This is the second in a series of Milbank client alerts focused on distinguishing characteristics of post-credit crisis CLOs ("CLO 2.0") compared with their pre-2008 predecessors ("CLO 1.0"). In this edition, we will focus on recent trends around "cov-lite loans."
The debate surrounding the potential risks—or lack thereof, depending on one's viewpoint—associated with investing in loans that do not contain financial maintenance covenants, 1 or "cov-lite loans," continues to intensify in the CLO space, driven in part by the limited supply of leveraged loans that are available for purchase by CLO issuers and the steadily decreasing supply of such loans that contain maintenance covenants. So far this year, the proportion of cov-lite loans in the U.S. leveraged loan market has risen to more than 50% of total issuance, which is double the level seen in 2007. 2
To briefly summarize both sides of the issue, some industry participants place little significance on lack of maintenance covenants and instead focus above all on a borrower's creditworthiness, which is in part a function of a borrower's size and sophistication. They reason that it is better to hold a good cov-lite loan than a bad credit with financial maintenance covenants. This group derives comfort from the fact that cov-lite loans provide borrowers with greater flexibility to manage the loan in times of distress, which for well-managed borrowers may well be a better scenario than having lenders dictate how a borrower should run its business. Moreover, this group argues, the existence of a maintenance covenant does not guarantee the covenant will ever be tested. Indeed, with large, sophisticated borrowers, this has often been the case. These arguments are compelling given that cov-lite loans have historically experienced fewer defaults than, and performed no worse from a recovery standpoint than, loans with maintenance covenants.3 In the CLO context, this historical performance data is critical, given the primary objective of the collateral manager at the inception of a CLO to source loans of sufficient credit quality to perform well throughout the life of the CLO. From this standpoint, an exclusive focus on the existence or absence of maintenance covenants can be short-sighted.
On the other side is the "covenant bubble theory" view—that the recent dramatic increase in cov-lite loan origination could extend to companies with poor credit quality, leaving lenders without any meaningful influence when a credit deteriorates. Moreover, this group argues, the historic performance of cov-lite loans may not be relevant if cov-lite loans are now extended to borrowers with weaker credit profiles than in the days of CLO 1.0 originations.
CLO 1.0 documentation dealt with cov-lite loans in a non-uniform manner, with some deals containing no restrictions on issuers owning cov-lite loans (or only containing restrictions with respect to the recovery rate treatment of such loans and providing that cov-lite loans be identified in monthly collateral reports) while other deals imposed caps on the amount of cov-lite loans in an issuer's portfolio, typically in the range of 10-15%. Throughout the beginning of the CLO 2.0 era in 2010 and 2011, cov-lite loan concentration limits were generally 25-30%. In 2012, this figure rose to approximately 30-40%. In 2013, the number has climbed even higher, to around 50-60%, and in some deals as high as 70%.
Lately, as cov-lite loan origination has become the "new normal," the CLO market has adapted not only by increasing the size of cov-lite baskets, but also in some transactions by modifying relevant indenture definitions to allow for even greater flexibility in the purchase of cov-lite loans.

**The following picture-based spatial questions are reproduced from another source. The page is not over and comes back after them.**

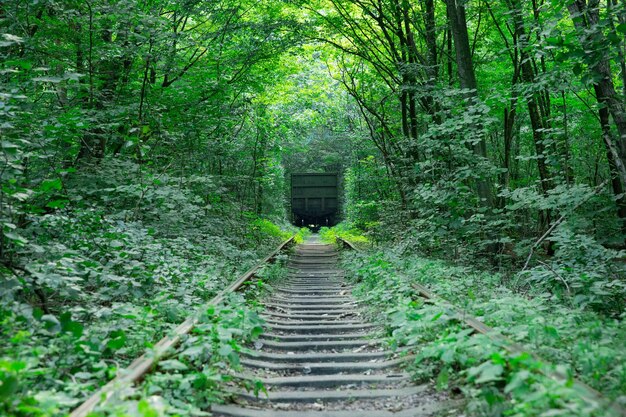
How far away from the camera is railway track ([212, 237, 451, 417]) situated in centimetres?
382

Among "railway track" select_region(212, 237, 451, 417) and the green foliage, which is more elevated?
"railway track" select_region(212, 237, 451, 417)

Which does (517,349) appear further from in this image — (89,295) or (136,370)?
(89,295)

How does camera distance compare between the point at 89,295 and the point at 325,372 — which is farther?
the point at 89,295

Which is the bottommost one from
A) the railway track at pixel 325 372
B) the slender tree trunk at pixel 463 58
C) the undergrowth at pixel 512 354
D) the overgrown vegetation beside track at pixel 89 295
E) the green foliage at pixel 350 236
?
the green foliage at pixel 350 236

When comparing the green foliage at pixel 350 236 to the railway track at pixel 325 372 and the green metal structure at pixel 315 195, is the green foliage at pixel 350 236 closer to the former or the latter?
the green metal structure at pixel 315 195

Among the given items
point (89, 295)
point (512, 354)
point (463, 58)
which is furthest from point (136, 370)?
point (463, 58)

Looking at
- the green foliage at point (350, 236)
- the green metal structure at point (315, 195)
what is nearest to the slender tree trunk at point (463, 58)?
the green foliage at point (350, 236)

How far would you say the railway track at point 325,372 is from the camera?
3816 millimetres

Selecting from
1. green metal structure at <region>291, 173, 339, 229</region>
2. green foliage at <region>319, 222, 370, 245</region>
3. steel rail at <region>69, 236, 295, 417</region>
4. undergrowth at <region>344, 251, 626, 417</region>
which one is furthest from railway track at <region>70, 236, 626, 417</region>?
green metal structure at <region>291, 173, 339, 229</region>

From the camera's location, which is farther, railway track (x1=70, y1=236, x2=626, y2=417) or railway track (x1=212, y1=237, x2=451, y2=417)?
railway track (x1=212, y1=237, x2=451, y2=417)

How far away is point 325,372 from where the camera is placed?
4918 mm

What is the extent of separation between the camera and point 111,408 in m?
2.72

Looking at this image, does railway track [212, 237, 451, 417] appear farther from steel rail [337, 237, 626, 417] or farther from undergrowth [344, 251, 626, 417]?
steel rail [337, 237, 626, 417]

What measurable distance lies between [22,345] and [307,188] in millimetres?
37150
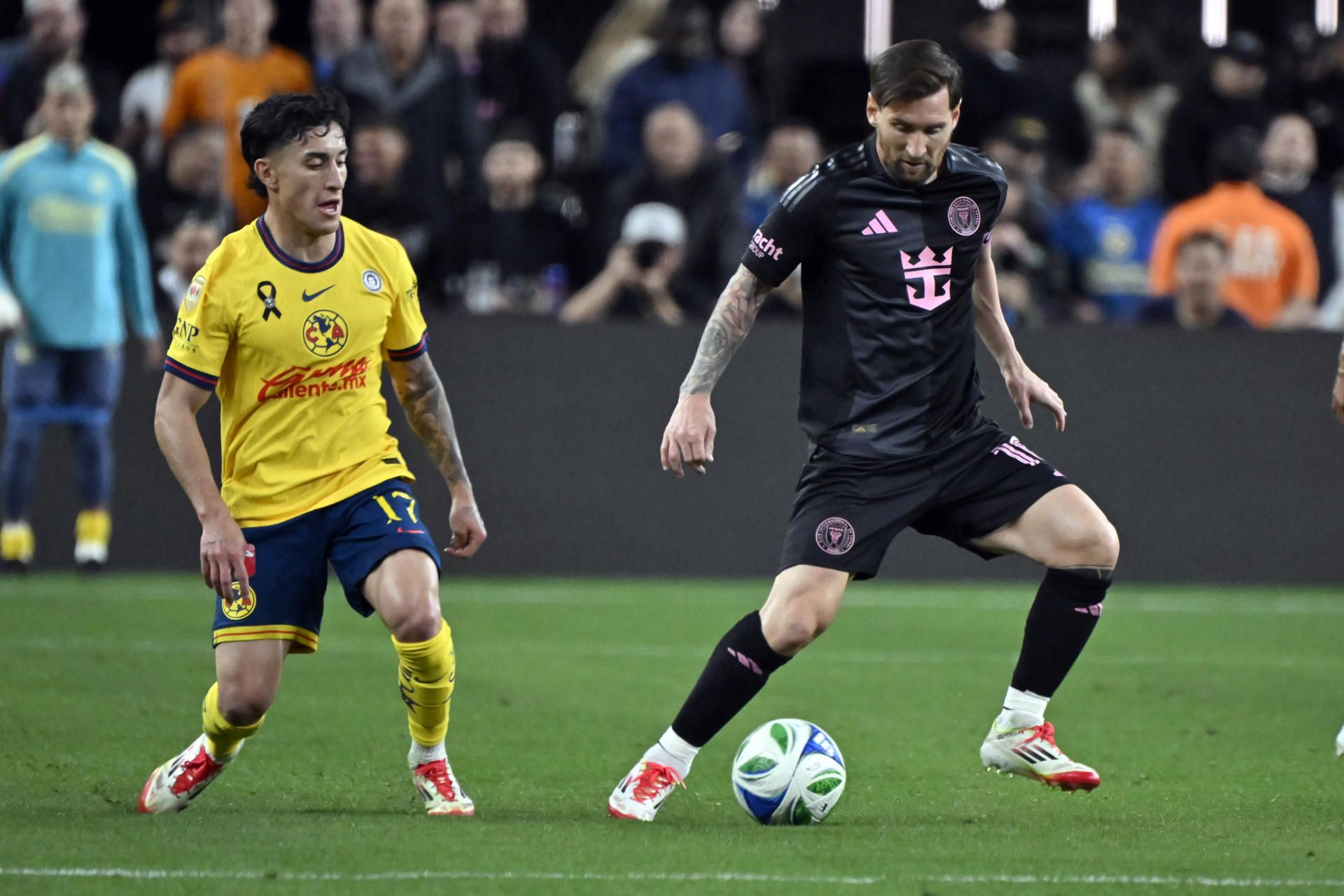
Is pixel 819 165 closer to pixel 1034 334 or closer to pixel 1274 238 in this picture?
pixel 1034 334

For example, some indentures provide for a carve-out that excludes from the definition of "cov-lite loan" any loan that does not contain a maintenance covenant but that is pari passu with, or contains a cross-default to, another loan of the same obligor4 that is subject to a maintenance covenant.5 Another common feature involves permitting the cov-lite concentration limit to be increased with the consent of only a majority of the controlling class of notes.

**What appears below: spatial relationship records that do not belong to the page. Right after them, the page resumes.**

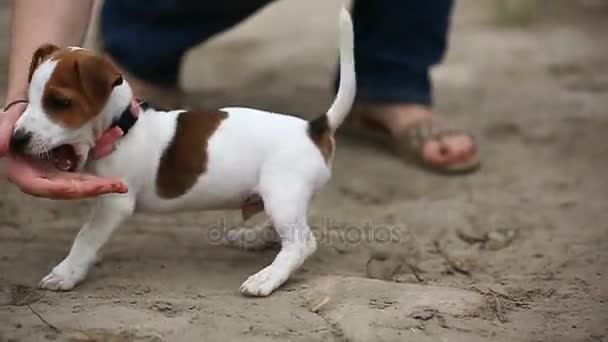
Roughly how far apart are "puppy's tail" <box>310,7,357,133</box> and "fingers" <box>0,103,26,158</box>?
0.48 meters

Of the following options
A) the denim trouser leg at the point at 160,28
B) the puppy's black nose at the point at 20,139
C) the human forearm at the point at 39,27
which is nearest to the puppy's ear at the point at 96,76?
the puppy's black nose at the point at 20,139

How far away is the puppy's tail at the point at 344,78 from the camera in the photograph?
5.39 feet

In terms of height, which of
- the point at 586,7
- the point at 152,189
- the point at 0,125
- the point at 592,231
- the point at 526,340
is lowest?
the point at 586,7

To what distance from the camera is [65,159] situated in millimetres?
1554

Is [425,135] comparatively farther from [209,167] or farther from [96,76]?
[96,76]

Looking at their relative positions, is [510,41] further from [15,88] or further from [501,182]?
[15,88]

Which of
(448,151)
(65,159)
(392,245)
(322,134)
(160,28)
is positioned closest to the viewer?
(65,159)

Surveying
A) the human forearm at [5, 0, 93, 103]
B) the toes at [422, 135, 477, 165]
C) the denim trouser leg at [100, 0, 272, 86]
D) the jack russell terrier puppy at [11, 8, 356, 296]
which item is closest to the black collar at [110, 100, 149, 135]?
the jack russell terrier puppy at [11, 8, 356, 296]

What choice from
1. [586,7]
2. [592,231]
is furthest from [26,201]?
[586,7]

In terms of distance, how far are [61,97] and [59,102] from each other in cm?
1

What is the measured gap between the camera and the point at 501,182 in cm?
232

As for the rating agency response, earlier this year S&P expressed concern with the increase in concentrations of cov-lite loans, specifically noting that cov-lite loans were being issued in the market to borrowers with weaker credit profiles than had been the case in the past.6 Due to the fact that S&P haircuts its recovery ratings of cov-lite loans, S&P recovery ratings have declined over the past year.7 In response, issuers in certain recent transactions have engaged other rating agencies to rate their notes, although S&P still maintains significant market share of the CLO note rating business.
While the performance of a new generation of cov-lite loans remains to be seen, one thing seems certain. For so long as cov-lite loan origination continues to dominate the commercial lending market, we can expect CLOs to continue evolving and adapting to the changing environment. Those who have been active in the CLO market for decades have seen many variations on this theme, from the establishment of concentration limits for synthetic letters of credit to address potential adverse tax consequences to incorporation of delayed draw note features to deal with scarcity of warehouse financing and diminished loan origination. The cov-lite phenomenon surely will not be the last to which the everevolving CLO market will need to adjust.